◆ Instructions to follow:
Will you restate verbatim the lines running from the line with "Which single item from" to the end of the data, leaving out everything else?

Stored items from a collection
|---|

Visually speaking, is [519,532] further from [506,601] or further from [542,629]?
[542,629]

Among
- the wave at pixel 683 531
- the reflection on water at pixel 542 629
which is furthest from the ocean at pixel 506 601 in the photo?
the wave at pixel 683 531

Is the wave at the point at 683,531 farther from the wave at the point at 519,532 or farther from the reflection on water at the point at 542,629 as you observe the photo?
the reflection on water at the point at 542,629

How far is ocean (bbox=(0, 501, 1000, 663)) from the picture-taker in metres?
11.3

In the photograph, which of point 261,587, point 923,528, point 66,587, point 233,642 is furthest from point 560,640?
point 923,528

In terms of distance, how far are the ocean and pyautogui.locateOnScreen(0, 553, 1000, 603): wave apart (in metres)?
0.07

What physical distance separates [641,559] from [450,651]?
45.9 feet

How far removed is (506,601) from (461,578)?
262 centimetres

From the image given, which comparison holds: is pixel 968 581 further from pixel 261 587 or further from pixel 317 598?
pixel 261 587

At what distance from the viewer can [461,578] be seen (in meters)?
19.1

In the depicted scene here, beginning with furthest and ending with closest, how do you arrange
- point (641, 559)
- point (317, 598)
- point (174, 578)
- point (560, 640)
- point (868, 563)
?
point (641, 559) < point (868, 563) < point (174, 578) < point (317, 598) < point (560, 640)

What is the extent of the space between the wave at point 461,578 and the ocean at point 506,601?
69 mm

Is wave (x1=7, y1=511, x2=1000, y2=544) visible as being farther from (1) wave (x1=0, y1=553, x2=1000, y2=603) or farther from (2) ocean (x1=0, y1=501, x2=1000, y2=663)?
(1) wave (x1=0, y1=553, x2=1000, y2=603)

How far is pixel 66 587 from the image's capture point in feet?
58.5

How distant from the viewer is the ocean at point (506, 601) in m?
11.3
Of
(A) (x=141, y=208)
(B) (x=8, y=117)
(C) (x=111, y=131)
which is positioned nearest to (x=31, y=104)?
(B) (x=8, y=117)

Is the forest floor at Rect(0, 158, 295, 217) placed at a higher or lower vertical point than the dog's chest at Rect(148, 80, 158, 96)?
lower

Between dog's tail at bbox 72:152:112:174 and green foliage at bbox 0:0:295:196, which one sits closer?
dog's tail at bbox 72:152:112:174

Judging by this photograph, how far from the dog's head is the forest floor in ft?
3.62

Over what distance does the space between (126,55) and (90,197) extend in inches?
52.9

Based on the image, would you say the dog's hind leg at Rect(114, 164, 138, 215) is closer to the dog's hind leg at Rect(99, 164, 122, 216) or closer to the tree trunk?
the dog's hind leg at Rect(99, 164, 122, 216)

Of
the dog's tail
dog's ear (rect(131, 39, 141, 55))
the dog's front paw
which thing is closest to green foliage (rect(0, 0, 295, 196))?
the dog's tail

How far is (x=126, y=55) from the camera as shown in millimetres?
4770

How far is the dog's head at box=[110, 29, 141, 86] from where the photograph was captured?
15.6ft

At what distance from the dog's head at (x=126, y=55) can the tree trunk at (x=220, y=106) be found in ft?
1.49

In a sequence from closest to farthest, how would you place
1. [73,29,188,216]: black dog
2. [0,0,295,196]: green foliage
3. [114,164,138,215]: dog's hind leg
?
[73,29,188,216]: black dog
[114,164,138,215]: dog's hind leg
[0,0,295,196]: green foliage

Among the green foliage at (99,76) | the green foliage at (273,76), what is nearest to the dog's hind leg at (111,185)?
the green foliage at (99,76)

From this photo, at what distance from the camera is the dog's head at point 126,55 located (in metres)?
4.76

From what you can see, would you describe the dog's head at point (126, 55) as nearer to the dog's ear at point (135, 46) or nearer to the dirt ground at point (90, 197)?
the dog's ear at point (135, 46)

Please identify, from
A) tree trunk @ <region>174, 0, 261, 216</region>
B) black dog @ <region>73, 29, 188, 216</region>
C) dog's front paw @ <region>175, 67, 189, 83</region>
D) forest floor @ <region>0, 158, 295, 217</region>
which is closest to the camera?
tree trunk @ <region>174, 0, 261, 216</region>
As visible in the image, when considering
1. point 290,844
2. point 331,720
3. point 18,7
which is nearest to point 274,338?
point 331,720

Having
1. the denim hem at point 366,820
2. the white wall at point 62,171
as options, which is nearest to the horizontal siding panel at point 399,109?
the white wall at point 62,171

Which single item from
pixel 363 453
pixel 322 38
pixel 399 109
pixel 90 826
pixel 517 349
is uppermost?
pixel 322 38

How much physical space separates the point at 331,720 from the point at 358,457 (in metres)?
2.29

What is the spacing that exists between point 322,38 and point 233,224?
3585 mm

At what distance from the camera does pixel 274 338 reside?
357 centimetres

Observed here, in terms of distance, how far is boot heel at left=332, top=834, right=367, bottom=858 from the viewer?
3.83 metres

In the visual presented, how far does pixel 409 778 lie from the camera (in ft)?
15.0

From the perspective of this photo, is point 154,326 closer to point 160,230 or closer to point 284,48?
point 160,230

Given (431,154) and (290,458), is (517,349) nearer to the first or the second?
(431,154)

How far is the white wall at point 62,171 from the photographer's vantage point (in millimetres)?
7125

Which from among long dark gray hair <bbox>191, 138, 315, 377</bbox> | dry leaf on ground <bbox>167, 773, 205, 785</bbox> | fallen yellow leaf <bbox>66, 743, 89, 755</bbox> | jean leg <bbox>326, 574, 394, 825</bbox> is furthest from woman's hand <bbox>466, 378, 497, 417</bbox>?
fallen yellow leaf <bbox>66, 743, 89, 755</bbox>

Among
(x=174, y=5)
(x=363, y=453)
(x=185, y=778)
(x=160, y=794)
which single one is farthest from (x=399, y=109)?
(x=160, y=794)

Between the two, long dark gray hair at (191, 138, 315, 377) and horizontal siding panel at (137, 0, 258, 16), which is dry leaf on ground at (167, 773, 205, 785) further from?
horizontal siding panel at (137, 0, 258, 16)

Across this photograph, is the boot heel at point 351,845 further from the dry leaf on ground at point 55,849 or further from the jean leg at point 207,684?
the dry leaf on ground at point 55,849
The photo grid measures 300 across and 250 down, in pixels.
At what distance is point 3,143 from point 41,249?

|---|

◆ Exercise solution:
Which single item from
pixel 363 453
pixel 322 38
pixel 399 109
pixel 90 826
pixel 517 349
is uppermost?
pixel 322 38

How much physical space separates the point at 331,720 from the point at 358,457 (in metres)?
2.29

What is the spacing that exists between point 322,38 and point 233,224?
3585 mm

At what distance from the camera does pixel 274 338 reside?
357 centimetres

Observed here, in terms of distance, how far is boot heel at left=332, top=834, right=367, bottom=858 from the viewer?
3.83 metres

In the visual presented, how far does pixel 409 778 lie from the camera (in ft)?
15.0

From the perspective of this photo, is point 154,326 closer to point 160,230 or closer to point 284,48?
point 160,230

Given (431,154) and (290,458), is (517,349) nearer to the first or the second?
(431,154)

How far is the white wall at point 62,171 from the photographer's vantage point (in millimetres)?
7125

Which from among long dark gray hair <bbox>191, 138, 315, 377</bbox> | dry leaf on ground <bbox>167, 773, 205, 785</bbox> | fallen yellow leaf <bbox>66, 743, 89, 755</bbox> | jean leg <bbox>326, 574, 394, 825</bbox> is furthest from woman's hand <bbox>466, 378, 497, 417</bbox>?
fallen yellow leaf <bbox>66, 743, 89, 755</bbox>

Among
(x=174, y=5)
(x=363, y=453)
(x=185, y=778)
(x=160, y=794)
which single one is farthest from (x=399, y=109)?
(x=160, y=794)

Between the two, long dark gray hair at (191, 138, 315, 377) and horizontal siding panel at (137, 0, 258, 16), which is dry leaf on ground at (167, 773, 205, 785) further from?
horizontal siding panel at (137, 0, 258, 16)

Across this photograph, is the boot heel at point 351,845 further from the dry leaf on ground at point 55,849 or further from the jean leg at point 207,684?
the dry leaf on ground at point 55,849
The photo grid measures 300 across and 250 down, in pixels.
At what distance is point 3,143 from point 41,249?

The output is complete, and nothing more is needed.